Give back exactly the lines running from the line with "Of the given items" to the end of the entries, and only those lines.
----------------------------------------
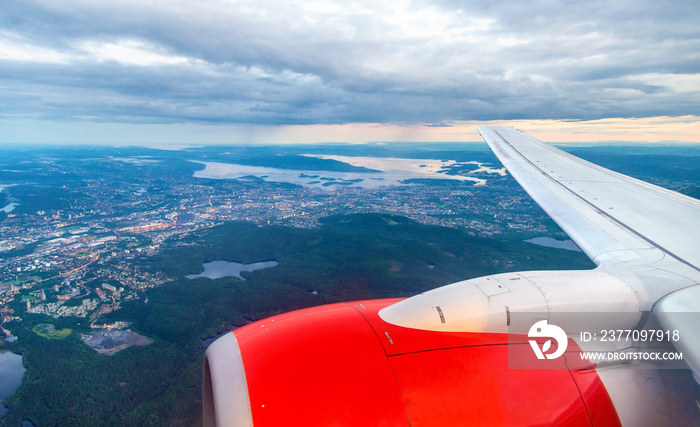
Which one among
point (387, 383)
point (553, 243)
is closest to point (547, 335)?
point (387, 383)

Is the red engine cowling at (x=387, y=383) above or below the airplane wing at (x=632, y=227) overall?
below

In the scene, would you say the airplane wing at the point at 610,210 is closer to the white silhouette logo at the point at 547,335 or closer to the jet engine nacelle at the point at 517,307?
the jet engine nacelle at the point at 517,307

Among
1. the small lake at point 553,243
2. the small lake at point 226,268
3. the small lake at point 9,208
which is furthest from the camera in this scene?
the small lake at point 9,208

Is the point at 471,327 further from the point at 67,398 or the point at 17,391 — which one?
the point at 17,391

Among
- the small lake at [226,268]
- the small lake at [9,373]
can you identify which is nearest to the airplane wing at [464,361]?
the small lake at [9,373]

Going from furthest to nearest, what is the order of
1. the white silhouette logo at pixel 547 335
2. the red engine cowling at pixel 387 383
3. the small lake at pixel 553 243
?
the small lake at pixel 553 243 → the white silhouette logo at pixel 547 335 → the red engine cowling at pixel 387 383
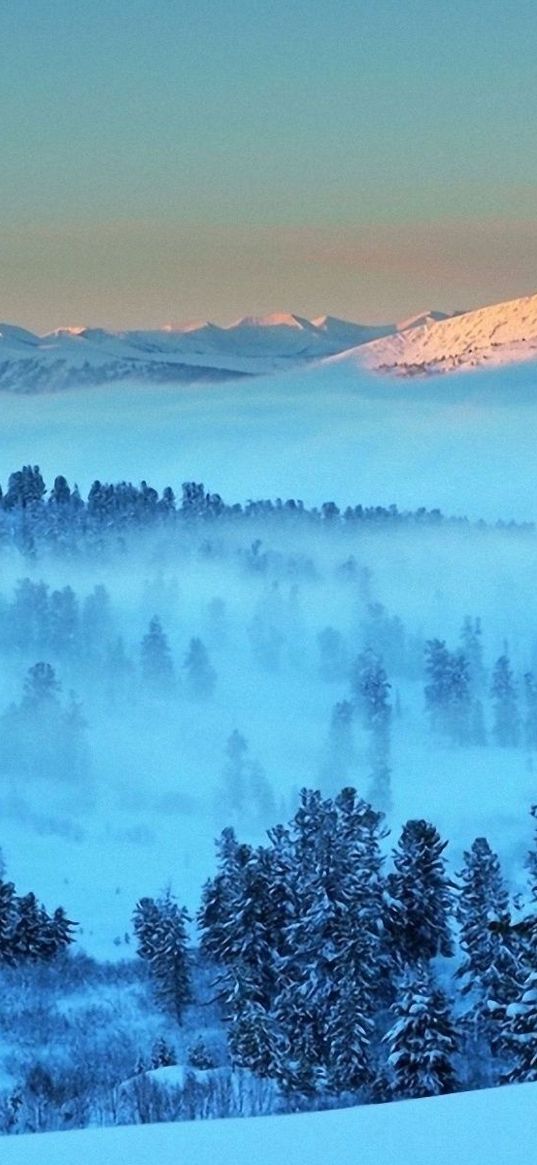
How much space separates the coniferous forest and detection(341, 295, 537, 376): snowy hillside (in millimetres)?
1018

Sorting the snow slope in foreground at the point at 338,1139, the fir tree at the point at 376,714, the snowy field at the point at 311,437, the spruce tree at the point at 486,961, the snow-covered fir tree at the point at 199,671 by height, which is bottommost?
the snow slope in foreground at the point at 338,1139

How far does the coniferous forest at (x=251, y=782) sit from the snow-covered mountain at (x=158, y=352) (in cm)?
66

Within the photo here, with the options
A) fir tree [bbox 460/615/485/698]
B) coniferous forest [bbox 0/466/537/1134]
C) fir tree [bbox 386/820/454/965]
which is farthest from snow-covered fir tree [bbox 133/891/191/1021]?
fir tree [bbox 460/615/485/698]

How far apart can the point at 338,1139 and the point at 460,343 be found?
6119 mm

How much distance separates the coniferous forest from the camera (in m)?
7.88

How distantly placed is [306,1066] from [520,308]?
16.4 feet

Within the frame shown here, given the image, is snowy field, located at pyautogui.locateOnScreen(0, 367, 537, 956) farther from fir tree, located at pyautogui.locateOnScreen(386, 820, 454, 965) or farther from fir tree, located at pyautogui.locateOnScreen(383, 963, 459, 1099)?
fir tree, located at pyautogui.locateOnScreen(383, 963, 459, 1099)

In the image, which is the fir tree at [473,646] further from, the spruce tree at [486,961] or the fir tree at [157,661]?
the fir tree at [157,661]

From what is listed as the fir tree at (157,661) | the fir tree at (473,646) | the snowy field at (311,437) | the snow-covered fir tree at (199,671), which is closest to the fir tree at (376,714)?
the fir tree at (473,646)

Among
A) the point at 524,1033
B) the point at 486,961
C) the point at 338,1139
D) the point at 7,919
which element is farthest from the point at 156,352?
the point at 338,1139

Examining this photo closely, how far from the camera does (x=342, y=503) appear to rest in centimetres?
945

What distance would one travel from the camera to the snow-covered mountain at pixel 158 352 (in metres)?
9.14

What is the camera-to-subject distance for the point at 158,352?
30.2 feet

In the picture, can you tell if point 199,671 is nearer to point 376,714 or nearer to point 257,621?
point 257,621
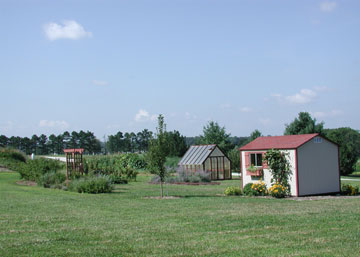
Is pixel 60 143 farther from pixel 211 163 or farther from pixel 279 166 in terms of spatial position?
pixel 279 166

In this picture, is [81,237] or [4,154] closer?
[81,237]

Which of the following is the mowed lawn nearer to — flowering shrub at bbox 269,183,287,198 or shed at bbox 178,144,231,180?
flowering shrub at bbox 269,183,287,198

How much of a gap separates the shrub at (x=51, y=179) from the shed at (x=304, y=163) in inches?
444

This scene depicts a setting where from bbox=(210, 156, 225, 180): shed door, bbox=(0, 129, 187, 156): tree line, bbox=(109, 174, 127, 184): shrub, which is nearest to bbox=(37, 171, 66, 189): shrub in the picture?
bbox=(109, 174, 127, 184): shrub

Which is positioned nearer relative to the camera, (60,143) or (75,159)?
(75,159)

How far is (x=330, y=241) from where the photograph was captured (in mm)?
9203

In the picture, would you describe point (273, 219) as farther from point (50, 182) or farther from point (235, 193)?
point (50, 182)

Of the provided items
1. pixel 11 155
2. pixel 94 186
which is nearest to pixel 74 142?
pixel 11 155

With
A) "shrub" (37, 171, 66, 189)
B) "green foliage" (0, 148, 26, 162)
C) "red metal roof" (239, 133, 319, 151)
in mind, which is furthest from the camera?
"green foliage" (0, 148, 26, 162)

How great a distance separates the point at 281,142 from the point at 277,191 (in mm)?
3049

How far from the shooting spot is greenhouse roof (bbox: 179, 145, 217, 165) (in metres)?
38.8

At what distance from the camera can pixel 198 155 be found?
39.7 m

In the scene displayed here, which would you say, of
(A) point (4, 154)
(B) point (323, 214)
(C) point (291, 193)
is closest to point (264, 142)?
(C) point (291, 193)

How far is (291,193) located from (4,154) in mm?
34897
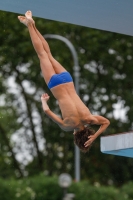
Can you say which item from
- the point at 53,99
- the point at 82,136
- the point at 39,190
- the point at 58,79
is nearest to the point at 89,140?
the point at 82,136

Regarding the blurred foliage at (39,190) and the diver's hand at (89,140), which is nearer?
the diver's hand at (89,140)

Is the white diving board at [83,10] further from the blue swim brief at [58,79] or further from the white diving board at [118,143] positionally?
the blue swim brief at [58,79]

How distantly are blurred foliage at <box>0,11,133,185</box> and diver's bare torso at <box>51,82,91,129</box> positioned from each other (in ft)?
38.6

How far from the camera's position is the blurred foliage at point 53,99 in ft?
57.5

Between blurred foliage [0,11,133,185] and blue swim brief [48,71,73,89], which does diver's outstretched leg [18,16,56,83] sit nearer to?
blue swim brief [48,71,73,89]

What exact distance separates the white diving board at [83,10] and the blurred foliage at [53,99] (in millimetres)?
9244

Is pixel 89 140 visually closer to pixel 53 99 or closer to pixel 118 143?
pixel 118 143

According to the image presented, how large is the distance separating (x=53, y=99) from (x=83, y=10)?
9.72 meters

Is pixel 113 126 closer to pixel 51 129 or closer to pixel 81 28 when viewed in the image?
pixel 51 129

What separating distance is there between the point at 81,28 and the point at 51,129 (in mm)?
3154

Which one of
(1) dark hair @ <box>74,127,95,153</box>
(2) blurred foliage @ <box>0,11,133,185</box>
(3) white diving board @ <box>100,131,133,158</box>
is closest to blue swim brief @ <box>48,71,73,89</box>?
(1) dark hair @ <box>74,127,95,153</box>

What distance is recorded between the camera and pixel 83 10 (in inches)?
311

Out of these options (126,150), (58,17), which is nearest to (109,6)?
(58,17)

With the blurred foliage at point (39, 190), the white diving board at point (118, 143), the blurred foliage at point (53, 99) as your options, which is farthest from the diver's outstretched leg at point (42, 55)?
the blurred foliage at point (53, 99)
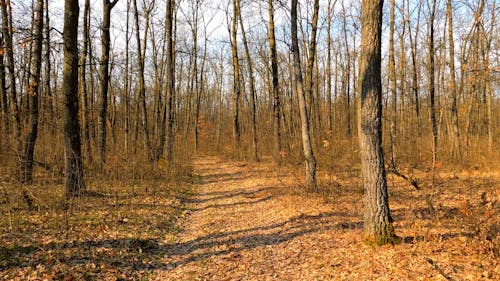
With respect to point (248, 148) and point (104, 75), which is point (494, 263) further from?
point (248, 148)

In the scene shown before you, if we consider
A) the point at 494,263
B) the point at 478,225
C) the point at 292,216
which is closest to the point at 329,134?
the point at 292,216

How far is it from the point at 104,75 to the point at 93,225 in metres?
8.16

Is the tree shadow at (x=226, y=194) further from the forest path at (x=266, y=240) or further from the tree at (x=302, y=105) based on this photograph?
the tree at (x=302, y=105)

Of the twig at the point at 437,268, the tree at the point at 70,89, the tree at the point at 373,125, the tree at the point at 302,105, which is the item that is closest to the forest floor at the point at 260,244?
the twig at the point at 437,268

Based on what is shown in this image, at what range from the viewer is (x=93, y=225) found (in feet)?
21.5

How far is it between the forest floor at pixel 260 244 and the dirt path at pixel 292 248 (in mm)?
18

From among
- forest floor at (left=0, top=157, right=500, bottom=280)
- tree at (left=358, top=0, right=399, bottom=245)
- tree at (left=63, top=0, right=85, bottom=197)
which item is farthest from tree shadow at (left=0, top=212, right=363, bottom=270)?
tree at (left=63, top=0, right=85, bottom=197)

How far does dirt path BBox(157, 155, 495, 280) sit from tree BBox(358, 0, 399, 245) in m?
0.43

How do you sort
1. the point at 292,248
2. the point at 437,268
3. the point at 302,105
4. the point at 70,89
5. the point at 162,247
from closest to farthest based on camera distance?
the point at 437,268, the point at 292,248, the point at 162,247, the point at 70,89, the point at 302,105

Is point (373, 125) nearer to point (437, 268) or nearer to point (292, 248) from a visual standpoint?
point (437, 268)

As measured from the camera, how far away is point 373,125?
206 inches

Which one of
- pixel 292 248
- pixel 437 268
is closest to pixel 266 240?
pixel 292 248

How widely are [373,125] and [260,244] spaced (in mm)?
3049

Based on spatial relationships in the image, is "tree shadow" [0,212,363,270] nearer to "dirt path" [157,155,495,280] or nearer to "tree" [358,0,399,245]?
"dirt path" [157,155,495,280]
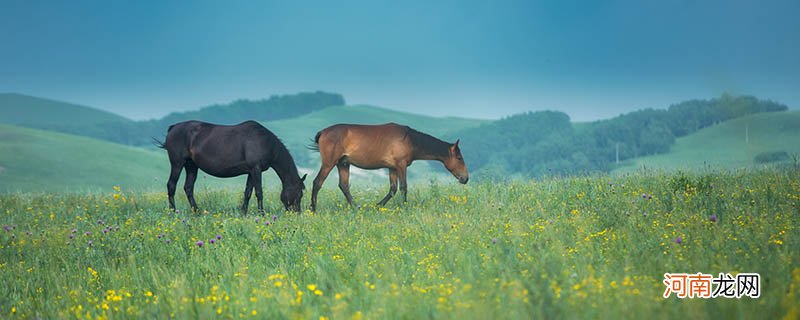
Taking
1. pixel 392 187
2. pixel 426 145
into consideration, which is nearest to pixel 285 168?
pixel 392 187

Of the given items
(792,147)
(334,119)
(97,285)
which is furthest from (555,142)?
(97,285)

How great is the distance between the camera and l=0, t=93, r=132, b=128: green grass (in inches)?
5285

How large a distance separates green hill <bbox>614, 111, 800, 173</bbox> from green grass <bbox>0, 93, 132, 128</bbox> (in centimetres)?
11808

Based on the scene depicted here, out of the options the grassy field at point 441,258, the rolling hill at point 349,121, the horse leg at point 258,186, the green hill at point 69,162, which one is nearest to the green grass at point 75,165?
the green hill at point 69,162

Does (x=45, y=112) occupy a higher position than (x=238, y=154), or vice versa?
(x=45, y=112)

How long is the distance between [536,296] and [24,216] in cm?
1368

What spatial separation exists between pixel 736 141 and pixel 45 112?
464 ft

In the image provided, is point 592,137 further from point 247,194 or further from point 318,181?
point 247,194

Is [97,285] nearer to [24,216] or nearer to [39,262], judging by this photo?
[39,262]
----------------------------------------
The reply:
Of the given items
(792,147)
(334,119)
(97,285)
which is furthest from (555,142)?
(97,285)

How great is the distance between the camera and l=0, t=93, r=132, b=128: green grass (in inches)?
5285

How large a distance separates green hill <bbox>614, 111, 800, 173</bbox> from green grass <bbox>0, 93, 132, 128</bbox> (in centimetres)?
11808

Based on the scene depicted here, out of the options the grassy field at point 441,258, the rolling hill at point 349,121, the horse leg at point 258,186, the green hill at point 69,162, which one is nearest to the green grass at point 75,165?
the green hill at point 69,162

Does (x=45, y=112) occupy a higher position than (x=238, y=154), or vice versa?
(x=45, y=112)

How long is the distance between [536,296] and [24,216] in cm?
1368

What spatial separation exists between pixel 736 141 and pixel 45 112?
464 ft

In the image provided, is point 592,137 further from point 247,194 or further from point 318,181?
point 247,194

Is [97,285] nearer to [24,216] or nearer to [39,262], judging by this photo?
[39,262]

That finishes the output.